Merge pull request #712 from aahouzi/minor-fix

amaslenn · web-flow · commit 0c2633d3c447 · 2025-10-20T16:02:06.000+02:00
Remove DeepEP callback for llama4
diff --git a/src/cloudai/workloads/nemo_run/cloudai_nemorun.py b/src/cloudai/workloads/nemo_run/cloudai_nemorun.py
@@ -46,7 +46,6 @@
 )
 from nemo.collections.nlp.modules.common.tokenizer_utils import get_nmt_tokenizer
 from nemo.lightning import AutoResume, NeMoLogger
-from nemo.lightning.pytorch.callbacks.deepep import DeepEPCallback
 from nemo.lightning.pytorch.callbacks.flops_callback import FLOPsMeasurementCallback
 from nemo.lightning.pytorch.callbacks.garbage_collection import GarbageCollectionCallback
 from nemo.lightning.pytorch.callbacks.megatron_comm_overlap import MegatronCommOverlapCallback
@@ -56,16 +55,6 @@
 from nemo.utils.exp_manager import TimingCallback
 
 
-def set_deepep_params(recipe):
-    enable_deepep = os.getenv("CLOUDAI_ENABLE_DEEPEP", "0") == "1"
-    if enable_deepep:
-        print("INFO: CLOUDAI_ENABLE_DEEPEP is set. Applying DeepEP model configs.")
-        recipe.trainer.callbacks.append(run.Config(DeepEPCallback))
-        recipe.trainer.callbacks[-1].moe_expert_capacity_factor = -1.0
-        recipe.trainer.callbacks[-1].moe_pad_expert_input_to_capacity = False
-        recipe.model.config.moe_router_dtype = "fp32"
-
-
 def set_enable_cuda_graphs_params(recipe):
     enable_cuda_graphs = os.getenv("CLOUDAI_ENABLE_CUDA_GRAPHS", "0") == "1"
     if enable_cuda_graphs:
@@ -669,8 +658,6 @@ def cloudai_llama4_scout_recipe() -> run.Partial:
 
     # Check if enabling cuda graphs
     set_enable_cuda_graphs_params(recipe)
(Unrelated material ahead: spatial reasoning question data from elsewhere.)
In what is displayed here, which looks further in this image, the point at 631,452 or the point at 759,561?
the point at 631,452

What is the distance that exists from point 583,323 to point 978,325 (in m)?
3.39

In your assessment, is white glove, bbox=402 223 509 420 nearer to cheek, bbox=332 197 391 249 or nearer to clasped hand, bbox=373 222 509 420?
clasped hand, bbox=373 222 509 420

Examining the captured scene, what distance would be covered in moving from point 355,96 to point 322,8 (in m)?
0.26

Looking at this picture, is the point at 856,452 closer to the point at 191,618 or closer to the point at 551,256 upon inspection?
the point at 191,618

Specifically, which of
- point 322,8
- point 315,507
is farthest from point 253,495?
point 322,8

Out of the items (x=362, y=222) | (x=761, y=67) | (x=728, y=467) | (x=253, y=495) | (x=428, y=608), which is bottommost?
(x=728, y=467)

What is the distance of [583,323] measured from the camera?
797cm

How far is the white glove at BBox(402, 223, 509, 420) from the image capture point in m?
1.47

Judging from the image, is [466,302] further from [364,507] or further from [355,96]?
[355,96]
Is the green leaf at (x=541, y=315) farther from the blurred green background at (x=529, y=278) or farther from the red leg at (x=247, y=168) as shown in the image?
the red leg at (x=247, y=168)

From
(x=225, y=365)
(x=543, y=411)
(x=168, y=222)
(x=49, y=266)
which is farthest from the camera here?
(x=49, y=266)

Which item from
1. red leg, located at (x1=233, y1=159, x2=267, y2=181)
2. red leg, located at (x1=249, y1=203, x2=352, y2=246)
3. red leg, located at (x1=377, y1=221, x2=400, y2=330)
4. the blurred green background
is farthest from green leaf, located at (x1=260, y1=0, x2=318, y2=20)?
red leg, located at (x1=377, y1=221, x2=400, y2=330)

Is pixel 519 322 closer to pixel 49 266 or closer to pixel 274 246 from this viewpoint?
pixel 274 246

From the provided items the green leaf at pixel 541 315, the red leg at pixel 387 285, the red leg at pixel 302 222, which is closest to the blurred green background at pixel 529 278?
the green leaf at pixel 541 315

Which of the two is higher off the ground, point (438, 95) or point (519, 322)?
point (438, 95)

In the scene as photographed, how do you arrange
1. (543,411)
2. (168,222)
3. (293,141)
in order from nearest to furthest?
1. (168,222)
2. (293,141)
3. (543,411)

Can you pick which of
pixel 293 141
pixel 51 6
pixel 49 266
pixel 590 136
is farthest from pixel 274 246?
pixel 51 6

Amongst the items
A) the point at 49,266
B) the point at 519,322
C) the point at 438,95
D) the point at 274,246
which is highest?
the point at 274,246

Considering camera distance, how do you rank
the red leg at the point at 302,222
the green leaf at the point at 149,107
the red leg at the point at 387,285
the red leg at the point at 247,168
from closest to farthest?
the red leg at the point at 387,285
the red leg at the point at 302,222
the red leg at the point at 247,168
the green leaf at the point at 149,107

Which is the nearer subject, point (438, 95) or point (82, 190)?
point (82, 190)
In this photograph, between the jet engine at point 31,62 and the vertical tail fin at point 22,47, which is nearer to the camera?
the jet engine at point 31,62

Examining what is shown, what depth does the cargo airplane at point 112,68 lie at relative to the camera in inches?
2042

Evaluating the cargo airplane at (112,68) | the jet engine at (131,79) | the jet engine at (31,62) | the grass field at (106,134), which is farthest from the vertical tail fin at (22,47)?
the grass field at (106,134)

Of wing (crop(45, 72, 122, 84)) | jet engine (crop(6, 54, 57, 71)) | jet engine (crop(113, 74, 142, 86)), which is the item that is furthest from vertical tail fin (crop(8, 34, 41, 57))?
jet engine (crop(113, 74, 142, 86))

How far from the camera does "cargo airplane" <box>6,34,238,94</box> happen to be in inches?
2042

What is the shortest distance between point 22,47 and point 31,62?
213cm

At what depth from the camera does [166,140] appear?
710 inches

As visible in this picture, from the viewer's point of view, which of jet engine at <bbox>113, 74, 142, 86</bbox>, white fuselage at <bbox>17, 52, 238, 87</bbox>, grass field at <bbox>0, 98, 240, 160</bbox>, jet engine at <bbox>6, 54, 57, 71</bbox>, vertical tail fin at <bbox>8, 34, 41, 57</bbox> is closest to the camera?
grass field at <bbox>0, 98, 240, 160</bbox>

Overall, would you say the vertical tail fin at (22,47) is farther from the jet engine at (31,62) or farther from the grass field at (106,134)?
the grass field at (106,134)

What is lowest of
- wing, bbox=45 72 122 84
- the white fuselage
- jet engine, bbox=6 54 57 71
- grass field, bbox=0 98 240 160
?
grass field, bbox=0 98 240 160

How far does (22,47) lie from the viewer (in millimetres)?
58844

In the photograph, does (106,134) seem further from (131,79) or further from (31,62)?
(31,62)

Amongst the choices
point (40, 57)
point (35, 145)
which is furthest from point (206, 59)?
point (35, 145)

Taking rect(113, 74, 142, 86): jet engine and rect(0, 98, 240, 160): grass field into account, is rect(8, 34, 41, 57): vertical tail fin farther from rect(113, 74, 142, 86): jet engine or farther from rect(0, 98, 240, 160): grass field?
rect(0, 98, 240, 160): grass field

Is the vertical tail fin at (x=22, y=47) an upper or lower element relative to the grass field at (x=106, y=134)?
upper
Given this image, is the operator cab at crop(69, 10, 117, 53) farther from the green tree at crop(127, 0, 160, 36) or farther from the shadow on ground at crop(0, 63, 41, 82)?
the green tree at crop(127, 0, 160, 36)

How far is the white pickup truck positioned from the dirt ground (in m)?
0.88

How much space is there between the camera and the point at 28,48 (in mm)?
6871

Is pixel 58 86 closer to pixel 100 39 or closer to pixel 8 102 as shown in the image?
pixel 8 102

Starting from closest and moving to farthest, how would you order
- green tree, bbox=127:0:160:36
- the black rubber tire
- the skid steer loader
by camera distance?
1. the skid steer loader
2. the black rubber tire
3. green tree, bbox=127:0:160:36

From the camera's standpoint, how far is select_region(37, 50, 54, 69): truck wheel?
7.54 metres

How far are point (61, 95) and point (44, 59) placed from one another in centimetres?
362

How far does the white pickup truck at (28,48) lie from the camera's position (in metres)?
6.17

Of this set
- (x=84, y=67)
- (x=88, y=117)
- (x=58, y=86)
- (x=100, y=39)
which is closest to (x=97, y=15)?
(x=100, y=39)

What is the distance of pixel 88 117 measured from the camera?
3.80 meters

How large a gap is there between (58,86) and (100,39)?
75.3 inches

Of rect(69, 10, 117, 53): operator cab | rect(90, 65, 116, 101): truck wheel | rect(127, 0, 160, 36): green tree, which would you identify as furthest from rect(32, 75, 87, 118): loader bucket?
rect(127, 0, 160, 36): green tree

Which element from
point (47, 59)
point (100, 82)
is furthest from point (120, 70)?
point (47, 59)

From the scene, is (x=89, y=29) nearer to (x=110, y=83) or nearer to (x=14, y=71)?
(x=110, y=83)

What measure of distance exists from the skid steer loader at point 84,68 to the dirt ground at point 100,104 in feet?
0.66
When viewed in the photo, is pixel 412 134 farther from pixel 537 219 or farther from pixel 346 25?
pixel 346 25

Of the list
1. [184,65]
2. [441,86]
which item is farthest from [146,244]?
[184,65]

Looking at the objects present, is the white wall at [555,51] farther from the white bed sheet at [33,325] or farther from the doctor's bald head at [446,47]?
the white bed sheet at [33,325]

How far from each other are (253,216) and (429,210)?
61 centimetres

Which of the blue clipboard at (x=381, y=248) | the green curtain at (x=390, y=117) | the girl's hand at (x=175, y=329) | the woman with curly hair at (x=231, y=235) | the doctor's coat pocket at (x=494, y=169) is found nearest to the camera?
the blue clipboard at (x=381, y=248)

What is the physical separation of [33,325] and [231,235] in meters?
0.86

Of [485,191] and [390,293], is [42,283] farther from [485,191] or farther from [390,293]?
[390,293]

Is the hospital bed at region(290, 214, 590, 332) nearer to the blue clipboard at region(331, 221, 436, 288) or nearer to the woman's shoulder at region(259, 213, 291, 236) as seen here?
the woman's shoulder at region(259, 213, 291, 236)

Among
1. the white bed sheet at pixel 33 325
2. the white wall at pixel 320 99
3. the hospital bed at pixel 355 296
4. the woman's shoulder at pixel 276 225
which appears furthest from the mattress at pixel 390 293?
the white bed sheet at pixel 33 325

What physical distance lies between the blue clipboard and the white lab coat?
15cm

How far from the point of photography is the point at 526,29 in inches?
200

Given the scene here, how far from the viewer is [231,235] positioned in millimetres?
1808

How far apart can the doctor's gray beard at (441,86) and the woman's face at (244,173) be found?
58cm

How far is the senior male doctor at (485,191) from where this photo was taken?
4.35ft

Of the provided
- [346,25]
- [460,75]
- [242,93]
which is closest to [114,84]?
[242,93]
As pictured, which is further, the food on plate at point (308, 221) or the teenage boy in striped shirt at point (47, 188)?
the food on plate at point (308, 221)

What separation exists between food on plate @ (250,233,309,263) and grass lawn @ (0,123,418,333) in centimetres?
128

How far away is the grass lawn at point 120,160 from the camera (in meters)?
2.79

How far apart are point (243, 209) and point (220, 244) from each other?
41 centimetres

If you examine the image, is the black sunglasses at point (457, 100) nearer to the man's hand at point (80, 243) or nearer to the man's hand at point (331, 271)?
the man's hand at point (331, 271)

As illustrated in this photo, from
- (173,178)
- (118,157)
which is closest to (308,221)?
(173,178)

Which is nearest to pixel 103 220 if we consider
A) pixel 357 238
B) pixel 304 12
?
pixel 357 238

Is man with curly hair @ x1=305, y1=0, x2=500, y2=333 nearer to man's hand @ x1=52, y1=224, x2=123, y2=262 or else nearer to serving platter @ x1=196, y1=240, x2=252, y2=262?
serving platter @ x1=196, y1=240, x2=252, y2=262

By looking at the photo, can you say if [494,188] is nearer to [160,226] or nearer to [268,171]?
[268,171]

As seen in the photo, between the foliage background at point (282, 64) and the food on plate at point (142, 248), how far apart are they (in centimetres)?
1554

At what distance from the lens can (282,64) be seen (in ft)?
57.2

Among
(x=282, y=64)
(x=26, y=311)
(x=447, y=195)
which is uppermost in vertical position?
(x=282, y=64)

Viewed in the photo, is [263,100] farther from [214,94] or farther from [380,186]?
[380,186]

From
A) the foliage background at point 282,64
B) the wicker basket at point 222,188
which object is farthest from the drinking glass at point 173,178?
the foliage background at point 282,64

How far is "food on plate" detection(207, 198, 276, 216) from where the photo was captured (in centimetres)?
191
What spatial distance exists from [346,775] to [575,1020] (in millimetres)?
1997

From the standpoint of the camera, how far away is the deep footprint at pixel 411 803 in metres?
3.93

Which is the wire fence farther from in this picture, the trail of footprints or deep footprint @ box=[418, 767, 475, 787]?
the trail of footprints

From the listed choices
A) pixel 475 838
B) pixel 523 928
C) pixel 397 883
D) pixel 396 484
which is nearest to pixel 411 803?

-    # Check if enabling DeepEP
-    set_deepep_params(recipe)
 
     return recipe
 
@@ -696,8 +683,6 @@ def cloudai_llama4_maverick_recipe() -> run.Partial:
 
     # Check if enabling cuda graphs
     set_enable_cuda_graphs_params(recipe)
-    # Check if enabling DeepEP
-    set_deepep_params(recipe)
 
     return recipe